Were it not so incorrigibly austere, one might mistake "Intuition," the first original film produced by Netflix Argentina, for a parodic pastiche of every tired police-procedural trope there ever was. But with a movie as pointedly grim and exhaustingly unentertaining as this, any illusion of intentional irony has little room to breathe.
A mere rundown of the premise should alert potential viewers of the film's hackneyed nature. You've got an optimistic, green-as-can-be rookie cop — in this case, Manuela "Pipa" Pelari (Luisana Lopilato) — assigned to investigate a gruesome murder alongside a hardened vet with a questionable moral compass — Chief Detective Francisco Juanez (Joaquín Furriel).
As the two delve into the 20-year-old victim's soured personal life in search of answers, Pipa receives orders to covertly investigate Juanez, who seems to have blood on his own hands. But that may just be a distraction from a greater, more insidious scheme within the police force that — can you guess it? — goes all the way to the top.
Seems like something you've seen countless times before, no? Well, that didn't stop the creative minds behind "Intuition" from carrying out their stale vision with unyielding conviction. Writer-director Alejandro Montiel smothers the film in literal and metaphorical darkness, rendering most scenes either completely uninteresting or barely legible altogether.
Montiel's visual style borrows shamelessly from David Fincher, keeping the camera often stationary unless following a moving person or object. This copycatting is most glaring during a scene in which Pipa arrives to a rendezvous point by car: The camera clings stringently to the vehicle from a birds-eye view, clearly mirroring "Zodiac." However, where Fincher and his frequent cinematographer, Jeff Cronenweth, form indelible imagery by carving around the darkness, Montiel's characters and story are merely swallowed by it.
Those characters, while we're at it, are woven from the thinnest, least substantial of threads, and they emote so little that it's obvious Montiel's direction mistakes blankness for the enigmatic ambiguity that so often characterizes hardboiled crime fiction. When innocent blood is shed onscreen, it hardly triggers shock or sympathy, as few viewers could possibly bring themselves to care for such unconvincing, papery protagonists.

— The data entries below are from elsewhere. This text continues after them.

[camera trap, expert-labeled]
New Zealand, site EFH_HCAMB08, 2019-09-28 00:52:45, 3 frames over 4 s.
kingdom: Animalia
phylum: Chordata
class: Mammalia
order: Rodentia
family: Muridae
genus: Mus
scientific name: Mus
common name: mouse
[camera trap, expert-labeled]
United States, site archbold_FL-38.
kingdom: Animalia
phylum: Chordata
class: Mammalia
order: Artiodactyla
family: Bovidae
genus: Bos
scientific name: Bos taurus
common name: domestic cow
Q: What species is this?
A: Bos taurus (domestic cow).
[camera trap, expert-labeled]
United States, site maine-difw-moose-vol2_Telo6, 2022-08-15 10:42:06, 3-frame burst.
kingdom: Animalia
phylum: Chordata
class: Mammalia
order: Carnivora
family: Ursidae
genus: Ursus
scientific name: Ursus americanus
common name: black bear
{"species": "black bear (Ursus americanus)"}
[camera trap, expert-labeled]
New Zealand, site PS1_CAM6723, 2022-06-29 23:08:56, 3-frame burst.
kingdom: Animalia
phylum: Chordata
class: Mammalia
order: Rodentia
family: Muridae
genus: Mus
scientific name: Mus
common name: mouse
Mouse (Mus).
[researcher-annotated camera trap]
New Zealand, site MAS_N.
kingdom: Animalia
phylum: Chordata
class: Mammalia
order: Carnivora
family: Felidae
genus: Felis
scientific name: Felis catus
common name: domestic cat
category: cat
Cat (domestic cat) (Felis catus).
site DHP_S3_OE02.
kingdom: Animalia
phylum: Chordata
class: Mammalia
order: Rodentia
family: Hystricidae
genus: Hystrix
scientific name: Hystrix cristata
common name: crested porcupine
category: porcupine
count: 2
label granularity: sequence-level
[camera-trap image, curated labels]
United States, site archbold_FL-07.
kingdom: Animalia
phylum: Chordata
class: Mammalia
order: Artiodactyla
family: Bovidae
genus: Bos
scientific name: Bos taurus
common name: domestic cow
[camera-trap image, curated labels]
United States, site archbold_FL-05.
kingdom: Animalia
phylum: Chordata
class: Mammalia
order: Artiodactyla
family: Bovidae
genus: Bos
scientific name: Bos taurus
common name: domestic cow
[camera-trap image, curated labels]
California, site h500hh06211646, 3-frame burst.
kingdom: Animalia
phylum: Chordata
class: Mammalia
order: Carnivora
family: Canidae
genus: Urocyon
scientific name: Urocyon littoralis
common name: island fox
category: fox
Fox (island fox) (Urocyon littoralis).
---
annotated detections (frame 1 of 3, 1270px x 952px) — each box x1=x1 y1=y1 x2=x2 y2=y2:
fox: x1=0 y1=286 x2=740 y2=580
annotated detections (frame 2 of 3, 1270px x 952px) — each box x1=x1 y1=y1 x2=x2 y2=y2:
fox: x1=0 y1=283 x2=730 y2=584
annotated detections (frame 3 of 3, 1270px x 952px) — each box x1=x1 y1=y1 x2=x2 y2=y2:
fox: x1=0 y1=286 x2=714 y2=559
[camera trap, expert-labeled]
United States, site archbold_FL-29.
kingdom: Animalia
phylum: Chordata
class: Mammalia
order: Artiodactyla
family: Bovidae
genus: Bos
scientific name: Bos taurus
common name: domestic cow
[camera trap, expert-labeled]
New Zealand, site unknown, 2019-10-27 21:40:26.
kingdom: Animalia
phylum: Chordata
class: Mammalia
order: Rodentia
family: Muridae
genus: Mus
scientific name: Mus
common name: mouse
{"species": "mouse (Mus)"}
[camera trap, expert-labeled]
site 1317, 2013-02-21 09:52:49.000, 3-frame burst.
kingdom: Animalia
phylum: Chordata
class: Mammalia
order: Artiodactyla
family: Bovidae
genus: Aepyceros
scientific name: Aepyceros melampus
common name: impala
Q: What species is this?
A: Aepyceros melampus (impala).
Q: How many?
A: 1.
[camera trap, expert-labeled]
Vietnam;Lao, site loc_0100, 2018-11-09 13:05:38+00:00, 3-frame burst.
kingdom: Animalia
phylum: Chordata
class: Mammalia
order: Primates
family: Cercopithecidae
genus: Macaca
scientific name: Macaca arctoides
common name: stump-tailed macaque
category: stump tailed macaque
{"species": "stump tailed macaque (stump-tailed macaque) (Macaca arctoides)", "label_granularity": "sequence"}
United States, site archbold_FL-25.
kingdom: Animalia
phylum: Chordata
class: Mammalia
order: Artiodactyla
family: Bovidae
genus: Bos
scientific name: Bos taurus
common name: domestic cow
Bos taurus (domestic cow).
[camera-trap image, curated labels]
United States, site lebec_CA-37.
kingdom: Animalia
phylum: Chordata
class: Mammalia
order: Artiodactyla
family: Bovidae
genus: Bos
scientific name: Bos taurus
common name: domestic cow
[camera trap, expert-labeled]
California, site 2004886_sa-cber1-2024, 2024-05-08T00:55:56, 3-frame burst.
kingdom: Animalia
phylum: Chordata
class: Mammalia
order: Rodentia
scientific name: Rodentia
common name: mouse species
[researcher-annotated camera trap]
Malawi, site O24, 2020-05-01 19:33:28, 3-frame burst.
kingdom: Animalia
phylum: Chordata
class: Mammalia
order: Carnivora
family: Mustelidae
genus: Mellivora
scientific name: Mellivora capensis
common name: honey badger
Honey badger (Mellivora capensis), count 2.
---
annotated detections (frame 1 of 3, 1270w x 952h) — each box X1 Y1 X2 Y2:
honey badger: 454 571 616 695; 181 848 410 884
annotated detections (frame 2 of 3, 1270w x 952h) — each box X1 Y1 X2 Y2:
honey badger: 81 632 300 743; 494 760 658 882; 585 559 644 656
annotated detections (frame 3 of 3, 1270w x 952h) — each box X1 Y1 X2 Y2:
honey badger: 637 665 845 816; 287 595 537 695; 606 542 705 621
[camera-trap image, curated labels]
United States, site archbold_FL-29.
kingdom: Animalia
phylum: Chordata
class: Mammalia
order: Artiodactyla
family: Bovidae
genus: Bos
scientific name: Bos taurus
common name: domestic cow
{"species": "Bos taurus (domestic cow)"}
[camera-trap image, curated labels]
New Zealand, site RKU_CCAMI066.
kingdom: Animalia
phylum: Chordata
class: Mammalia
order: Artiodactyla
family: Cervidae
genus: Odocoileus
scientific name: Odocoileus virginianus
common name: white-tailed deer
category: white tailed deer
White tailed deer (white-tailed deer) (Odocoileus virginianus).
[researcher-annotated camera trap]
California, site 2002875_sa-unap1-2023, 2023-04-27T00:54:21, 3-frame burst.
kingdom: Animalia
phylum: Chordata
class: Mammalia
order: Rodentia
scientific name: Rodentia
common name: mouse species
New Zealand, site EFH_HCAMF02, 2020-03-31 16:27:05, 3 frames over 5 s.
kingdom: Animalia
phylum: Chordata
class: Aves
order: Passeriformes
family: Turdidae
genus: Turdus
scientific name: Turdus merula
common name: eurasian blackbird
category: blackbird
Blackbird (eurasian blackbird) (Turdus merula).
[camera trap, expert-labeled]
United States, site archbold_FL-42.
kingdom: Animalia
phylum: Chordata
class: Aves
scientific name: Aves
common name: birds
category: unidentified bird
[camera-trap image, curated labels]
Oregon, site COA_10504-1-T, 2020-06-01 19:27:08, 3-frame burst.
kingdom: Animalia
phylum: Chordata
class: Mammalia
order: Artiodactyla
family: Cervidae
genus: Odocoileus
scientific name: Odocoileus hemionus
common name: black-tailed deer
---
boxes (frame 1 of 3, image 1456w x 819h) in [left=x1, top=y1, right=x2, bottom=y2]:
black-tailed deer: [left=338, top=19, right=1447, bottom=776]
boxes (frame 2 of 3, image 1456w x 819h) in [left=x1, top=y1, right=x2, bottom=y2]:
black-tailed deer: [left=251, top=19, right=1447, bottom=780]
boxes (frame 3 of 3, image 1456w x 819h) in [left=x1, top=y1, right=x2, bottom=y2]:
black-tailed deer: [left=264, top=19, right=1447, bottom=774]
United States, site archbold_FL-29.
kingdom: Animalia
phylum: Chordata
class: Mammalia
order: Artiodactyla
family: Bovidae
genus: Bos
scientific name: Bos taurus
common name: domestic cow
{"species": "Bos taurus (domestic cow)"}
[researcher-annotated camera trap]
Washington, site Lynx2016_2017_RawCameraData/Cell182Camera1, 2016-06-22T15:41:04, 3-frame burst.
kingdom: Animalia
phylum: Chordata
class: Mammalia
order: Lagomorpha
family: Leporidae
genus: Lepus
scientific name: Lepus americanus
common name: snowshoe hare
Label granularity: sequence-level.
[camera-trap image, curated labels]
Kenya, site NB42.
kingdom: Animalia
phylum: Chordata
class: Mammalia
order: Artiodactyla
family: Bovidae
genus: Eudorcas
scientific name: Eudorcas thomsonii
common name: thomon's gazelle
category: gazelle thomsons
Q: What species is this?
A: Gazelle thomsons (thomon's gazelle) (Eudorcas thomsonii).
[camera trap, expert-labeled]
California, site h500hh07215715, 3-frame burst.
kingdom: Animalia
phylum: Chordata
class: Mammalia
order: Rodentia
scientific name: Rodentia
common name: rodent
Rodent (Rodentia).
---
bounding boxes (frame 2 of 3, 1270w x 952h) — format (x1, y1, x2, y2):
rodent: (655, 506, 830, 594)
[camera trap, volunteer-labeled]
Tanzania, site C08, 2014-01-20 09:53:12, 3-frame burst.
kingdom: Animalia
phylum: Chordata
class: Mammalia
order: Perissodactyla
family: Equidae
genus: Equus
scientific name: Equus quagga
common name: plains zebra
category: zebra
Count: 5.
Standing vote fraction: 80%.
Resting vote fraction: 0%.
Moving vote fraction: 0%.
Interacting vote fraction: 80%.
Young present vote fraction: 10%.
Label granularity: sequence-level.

Slipshod scripting doesn't help the performers at all, either. They're fed all the standard lines — from "How long have we been working together, so-and-so years?" to "You're off the case" — and are expected to react convincingly to grossly misused plot devices. Perhaps Montiel's greatest sin is his misunderstanding of red herrings; he doubles back on a false lead that's abandoned quite early in the story, which takes the wind out of the film's sails when the big reveal comes. Not to mention, his story veers into multiple, impossible-to-track subplots that make the third act feel interminable.
After "Parasite" won Best Picture at this year's Oscars, many a cinephile hoped it would spawn a surge in viewers who are more open to foreign-language films. We can only hope those audiences don't discover "Intuition" — it may just cause them to double back.